= INSTRUCTIONS TO FOLLOW =
Search the listing for the word "burst". Copy every line where it is found.

= EXERCISE DATA =
══════════════════════════════
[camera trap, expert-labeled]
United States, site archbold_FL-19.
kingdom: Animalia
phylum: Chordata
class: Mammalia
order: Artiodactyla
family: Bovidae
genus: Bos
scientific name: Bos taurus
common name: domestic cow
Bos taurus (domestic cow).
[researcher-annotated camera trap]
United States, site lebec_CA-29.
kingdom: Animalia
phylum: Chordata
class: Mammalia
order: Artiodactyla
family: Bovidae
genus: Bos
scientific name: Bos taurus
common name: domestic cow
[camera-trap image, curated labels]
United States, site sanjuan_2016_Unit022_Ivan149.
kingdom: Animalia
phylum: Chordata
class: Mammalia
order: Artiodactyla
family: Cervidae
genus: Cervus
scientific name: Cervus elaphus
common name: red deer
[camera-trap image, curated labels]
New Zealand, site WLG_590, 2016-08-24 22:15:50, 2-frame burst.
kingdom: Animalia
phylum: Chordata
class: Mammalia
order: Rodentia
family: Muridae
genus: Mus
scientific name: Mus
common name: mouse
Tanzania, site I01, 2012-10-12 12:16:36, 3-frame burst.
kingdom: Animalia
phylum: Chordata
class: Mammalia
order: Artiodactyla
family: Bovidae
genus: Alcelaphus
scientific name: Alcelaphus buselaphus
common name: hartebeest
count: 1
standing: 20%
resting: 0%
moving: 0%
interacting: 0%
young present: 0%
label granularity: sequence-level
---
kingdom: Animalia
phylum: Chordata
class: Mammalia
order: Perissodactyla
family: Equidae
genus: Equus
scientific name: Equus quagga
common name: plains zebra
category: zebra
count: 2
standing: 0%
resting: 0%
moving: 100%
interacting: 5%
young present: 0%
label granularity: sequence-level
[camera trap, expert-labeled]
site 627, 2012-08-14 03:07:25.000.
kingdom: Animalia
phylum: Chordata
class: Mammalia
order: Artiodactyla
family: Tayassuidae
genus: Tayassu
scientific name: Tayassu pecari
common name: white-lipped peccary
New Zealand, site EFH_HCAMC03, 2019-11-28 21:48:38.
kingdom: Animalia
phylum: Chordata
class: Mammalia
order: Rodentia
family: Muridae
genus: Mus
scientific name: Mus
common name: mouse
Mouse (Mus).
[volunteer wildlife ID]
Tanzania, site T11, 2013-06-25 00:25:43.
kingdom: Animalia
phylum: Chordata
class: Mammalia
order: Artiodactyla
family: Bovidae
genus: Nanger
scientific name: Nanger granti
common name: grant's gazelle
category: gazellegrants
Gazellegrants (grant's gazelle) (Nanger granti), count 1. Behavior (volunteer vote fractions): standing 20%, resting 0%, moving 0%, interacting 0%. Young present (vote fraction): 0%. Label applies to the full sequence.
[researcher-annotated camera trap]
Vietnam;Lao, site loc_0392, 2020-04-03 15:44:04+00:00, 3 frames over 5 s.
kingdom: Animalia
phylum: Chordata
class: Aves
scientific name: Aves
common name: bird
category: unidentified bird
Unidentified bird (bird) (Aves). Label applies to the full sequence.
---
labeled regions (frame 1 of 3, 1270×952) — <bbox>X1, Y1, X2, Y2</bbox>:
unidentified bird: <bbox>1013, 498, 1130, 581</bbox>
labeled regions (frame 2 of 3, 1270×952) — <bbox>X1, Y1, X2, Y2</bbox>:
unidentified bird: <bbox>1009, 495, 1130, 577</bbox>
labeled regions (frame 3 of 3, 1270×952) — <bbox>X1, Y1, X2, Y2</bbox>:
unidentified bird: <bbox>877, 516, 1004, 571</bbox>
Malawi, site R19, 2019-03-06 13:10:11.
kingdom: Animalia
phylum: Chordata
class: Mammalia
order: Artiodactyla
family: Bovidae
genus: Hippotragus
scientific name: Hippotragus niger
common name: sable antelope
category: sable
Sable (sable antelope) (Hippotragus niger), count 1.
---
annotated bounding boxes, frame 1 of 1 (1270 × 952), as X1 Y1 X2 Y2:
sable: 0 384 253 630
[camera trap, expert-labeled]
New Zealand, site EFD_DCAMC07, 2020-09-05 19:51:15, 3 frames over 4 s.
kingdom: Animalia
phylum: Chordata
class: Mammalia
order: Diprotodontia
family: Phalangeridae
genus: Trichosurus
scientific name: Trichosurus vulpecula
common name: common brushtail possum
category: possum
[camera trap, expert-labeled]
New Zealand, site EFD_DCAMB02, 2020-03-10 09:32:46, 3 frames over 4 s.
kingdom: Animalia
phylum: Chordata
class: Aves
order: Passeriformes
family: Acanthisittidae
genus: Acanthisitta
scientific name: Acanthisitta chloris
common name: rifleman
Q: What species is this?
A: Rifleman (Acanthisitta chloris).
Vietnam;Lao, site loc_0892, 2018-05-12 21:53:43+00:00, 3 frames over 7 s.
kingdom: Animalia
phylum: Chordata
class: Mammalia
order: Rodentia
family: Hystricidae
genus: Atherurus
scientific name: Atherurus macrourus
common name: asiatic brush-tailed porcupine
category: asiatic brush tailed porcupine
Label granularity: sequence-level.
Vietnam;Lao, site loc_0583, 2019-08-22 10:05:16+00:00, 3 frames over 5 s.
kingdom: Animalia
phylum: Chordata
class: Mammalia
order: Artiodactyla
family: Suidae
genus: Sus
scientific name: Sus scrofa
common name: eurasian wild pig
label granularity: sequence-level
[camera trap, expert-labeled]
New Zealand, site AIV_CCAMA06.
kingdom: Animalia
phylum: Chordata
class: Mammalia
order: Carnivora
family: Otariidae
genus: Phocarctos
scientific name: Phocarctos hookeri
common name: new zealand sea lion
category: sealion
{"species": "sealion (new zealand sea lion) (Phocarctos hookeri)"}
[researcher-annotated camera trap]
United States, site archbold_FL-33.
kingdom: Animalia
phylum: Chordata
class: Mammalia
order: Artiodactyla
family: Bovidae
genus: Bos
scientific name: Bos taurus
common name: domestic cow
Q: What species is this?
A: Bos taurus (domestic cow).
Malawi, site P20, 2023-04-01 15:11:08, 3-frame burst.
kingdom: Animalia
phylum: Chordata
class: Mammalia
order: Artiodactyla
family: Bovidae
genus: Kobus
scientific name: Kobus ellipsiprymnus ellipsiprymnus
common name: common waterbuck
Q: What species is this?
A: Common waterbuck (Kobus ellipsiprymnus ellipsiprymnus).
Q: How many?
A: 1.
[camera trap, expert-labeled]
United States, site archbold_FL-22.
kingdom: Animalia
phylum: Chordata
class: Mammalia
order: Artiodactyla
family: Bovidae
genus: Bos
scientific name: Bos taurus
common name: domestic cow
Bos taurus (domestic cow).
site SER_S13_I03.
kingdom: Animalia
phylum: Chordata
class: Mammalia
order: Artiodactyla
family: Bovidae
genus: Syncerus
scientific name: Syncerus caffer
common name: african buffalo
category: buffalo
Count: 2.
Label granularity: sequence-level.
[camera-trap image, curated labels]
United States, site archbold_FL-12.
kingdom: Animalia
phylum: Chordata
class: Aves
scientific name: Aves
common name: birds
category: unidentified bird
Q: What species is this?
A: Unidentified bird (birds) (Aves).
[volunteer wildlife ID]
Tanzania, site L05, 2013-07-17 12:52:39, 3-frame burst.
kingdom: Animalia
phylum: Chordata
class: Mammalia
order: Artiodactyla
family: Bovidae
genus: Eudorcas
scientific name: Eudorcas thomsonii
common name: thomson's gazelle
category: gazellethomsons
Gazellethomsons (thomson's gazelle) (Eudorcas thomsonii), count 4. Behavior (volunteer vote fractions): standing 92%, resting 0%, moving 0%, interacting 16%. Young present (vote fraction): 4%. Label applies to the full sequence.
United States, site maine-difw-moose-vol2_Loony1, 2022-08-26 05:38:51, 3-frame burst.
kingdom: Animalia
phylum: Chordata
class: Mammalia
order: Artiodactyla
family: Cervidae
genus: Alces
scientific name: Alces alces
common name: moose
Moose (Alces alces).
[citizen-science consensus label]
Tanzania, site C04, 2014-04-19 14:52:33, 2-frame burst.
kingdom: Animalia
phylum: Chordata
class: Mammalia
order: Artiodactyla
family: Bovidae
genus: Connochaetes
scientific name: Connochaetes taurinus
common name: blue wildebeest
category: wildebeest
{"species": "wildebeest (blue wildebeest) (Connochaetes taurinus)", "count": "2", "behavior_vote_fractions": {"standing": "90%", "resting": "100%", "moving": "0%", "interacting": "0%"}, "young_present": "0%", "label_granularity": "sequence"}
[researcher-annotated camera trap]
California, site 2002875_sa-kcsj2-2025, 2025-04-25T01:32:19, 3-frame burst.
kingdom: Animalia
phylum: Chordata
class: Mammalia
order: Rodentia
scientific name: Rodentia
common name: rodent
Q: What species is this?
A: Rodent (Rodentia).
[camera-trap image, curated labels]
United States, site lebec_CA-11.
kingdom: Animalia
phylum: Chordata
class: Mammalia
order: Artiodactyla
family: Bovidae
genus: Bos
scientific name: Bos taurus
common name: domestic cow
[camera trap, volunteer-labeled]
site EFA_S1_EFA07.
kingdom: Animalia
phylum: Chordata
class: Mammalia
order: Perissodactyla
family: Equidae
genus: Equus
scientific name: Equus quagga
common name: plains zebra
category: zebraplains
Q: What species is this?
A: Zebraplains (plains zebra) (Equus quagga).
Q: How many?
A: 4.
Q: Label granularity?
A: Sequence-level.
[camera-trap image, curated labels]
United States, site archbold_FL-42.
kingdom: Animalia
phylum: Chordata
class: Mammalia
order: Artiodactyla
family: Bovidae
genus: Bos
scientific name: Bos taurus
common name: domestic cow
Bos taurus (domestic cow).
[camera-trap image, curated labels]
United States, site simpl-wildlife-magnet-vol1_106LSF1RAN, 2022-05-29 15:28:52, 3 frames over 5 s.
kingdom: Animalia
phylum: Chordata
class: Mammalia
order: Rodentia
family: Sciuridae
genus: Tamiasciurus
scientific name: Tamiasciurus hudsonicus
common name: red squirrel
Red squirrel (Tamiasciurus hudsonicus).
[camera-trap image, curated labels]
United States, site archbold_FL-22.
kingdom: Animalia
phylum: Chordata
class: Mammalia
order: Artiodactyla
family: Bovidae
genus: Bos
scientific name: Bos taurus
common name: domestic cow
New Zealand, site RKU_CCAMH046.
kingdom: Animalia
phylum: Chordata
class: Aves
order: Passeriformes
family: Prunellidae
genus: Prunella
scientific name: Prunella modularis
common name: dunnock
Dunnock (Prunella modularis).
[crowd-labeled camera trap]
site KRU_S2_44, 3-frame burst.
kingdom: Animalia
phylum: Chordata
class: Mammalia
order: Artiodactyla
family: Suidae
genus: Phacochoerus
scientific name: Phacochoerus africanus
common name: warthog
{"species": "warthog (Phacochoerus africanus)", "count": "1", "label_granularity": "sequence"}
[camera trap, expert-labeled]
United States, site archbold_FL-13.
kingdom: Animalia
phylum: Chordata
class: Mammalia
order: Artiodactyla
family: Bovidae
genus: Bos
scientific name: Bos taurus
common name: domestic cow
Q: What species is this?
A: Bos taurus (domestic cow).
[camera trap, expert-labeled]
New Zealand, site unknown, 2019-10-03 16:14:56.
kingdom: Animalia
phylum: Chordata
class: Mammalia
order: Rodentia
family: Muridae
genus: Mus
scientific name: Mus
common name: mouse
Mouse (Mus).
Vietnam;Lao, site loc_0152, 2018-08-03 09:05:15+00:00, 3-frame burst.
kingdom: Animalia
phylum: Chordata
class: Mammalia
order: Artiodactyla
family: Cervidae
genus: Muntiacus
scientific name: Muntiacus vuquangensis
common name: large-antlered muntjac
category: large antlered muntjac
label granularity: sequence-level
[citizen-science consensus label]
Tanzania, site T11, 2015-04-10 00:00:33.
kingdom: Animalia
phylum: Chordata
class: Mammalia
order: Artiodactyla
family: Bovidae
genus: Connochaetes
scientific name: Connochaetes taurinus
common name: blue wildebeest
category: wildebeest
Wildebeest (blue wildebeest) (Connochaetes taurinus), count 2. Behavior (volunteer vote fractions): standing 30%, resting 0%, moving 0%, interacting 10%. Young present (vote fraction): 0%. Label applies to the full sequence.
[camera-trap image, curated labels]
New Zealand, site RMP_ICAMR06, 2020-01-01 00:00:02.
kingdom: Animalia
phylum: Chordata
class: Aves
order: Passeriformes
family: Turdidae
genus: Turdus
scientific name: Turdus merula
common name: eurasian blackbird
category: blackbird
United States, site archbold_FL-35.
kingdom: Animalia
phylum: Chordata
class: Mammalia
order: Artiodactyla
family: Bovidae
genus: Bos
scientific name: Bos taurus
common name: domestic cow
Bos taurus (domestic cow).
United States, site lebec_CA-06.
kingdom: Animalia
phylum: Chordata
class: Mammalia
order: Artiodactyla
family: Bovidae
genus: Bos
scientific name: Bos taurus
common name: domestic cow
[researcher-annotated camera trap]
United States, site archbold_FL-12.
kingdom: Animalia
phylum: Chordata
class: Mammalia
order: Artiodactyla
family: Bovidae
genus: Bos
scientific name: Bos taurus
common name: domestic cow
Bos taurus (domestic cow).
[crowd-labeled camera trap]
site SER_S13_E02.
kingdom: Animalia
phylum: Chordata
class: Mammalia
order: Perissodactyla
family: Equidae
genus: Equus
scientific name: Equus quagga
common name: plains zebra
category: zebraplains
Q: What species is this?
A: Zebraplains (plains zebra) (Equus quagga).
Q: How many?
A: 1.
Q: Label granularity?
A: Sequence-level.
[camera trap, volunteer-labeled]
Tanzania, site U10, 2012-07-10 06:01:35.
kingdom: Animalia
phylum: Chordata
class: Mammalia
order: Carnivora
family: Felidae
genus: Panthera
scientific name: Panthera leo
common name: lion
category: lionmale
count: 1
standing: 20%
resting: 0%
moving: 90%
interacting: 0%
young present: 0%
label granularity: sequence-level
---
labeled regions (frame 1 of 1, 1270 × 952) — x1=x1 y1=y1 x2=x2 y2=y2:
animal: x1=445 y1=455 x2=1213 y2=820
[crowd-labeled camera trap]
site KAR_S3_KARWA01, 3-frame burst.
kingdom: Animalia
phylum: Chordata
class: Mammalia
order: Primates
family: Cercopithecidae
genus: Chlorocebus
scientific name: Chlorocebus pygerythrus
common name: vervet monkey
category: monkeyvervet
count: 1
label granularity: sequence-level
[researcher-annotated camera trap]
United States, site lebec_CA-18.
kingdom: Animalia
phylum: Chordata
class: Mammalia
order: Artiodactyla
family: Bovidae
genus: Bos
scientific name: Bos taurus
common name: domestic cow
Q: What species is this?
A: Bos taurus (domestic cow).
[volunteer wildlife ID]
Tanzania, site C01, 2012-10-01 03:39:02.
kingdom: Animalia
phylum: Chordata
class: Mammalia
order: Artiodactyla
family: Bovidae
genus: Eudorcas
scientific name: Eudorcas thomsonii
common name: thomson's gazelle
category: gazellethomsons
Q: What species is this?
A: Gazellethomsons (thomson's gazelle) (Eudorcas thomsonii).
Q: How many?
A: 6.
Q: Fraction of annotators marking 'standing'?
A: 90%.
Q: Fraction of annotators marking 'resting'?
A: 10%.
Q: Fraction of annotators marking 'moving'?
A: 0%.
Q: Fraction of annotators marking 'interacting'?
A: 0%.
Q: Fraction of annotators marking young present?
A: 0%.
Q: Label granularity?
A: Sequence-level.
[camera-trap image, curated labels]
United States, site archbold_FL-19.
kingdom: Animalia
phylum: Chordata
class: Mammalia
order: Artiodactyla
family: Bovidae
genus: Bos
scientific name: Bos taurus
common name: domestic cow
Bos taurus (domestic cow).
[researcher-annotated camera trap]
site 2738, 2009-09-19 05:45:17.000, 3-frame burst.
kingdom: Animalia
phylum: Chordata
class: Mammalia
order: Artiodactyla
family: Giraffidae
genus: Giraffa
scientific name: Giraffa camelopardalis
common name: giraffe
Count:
══════════════════════════════
= ANSWER TO THIS EXERCISE =
New Zealand, site WLG_590, 2016-08-24 22:15:50, 2-frame burst.
Tanzania, site I01, 2012-10-12 12:16:36, 3-frame burst.
Malawi, site P20, 2023-04-01 15:11:08, 3-frame burst.
Tanzania, site L05, 2013-07-17 12:52:39, 3-frame burst.
United States, site maine-difw-moose-vol2_Loony1, 2022-08-26 05:38:51, 3-frame burst.
Tanzania, site C04, 2014-04-19 14:52:33, 2-frame burst.
California, site 2002875_sa-kcsj2-2025, 2025-04-25T01:32:19, 3-frame burst.
site KRU_S2_44, 3-frame burst.
Vietnam;Lao, site loc_0152, 2018-08-03 09:05:15+00:00, 3-frame burst.
site KAR_S3_KARWA01, 3-frame burst.
site 2738, 2009-09-19 05:45:17.000, 3-frame burst.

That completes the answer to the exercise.